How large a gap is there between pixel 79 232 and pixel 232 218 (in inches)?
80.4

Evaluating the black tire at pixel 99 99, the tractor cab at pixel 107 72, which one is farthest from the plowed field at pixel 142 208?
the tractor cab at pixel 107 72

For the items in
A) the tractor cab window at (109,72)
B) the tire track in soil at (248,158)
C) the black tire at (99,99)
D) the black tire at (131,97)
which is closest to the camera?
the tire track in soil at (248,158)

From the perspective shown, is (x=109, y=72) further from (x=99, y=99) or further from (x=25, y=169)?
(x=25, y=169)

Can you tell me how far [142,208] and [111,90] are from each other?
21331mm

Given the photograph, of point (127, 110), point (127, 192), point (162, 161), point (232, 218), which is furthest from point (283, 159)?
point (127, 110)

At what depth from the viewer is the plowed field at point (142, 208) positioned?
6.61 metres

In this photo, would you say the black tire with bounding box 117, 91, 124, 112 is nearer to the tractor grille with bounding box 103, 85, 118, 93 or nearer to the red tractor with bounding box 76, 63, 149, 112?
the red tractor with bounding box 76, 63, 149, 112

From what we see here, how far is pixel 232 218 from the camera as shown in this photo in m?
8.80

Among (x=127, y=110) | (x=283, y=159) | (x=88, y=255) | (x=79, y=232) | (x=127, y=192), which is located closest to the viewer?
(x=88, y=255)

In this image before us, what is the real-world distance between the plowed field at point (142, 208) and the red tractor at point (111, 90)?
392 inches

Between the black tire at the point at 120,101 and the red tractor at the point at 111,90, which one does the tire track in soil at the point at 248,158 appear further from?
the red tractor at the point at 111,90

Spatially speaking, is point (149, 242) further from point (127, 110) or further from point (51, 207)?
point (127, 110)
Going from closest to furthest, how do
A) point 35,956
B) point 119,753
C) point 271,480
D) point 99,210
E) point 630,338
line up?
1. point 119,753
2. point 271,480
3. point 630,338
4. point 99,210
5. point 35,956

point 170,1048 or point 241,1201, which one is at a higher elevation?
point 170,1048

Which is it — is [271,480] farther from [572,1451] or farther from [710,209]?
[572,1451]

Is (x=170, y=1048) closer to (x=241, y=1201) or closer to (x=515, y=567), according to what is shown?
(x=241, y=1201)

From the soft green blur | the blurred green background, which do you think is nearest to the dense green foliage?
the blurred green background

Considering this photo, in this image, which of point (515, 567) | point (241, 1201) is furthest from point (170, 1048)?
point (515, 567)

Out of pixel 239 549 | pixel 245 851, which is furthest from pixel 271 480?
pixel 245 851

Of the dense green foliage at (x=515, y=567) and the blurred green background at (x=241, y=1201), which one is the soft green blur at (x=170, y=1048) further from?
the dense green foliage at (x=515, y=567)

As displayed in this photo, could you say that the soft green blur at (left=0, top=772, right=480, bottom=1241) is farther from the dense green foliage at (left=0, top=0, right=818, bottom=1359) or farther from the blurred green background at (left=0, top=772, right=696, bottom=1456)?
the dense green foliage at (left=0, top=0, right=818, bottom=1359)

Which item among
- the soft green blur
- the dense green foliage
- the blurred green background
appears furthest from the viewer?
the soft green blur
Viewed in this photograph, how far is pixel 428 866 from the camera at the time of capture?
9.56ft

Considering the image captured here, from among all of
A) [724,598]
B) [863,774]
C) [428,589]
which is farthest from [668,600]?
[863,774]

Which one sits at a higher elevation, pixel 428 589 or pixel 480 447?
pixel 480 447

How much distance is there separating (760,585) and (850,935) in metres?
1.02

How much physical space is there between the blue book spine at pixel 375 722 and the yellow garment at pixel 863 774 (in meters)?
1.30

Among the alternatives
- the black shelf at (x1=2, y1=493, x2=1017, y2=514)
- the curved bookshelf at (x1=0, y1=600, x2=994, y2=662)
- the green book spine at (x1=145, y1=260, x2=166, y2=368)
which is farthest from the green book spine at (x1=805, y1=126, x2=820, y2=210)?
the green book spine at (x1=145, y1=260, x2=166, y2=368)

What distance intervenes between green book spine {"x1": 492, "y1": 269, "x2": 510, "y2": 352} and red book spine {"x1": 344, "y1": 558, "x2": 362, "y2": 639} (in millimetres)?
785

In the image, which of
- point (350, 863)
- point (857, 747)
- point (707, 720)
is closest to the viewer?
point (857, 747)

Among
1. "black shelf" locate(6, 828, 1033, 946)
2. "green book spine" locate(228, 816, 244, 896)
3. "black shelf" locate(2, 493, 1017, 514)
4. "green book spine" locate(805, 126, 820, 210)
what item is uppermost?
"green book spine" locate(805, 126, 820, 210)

What to do
Please recast the stretch of items from the line containing "Can you tell" through the line containing "6.61 metres" as a Markdown table with the columns Row and Line. Give each line its own numbered row and leave out blank lines.

Task solution
| Row | Line |
|---|---|
| 1 | Can you tell me how far [142,208] and [111,90] are from each other? |
| 2 | 21331mm |
| 3 | Given the photograph, of point (127, 110), point (127, 192), point (162, 161), point (232, 218), which is furthest from point (283, 159)? |
| 4 | point (127, 110) |
| 5 | At what depth from the viewer is the plowed field at point (142, 208) positioned? |
| 6 | 6.61 metres |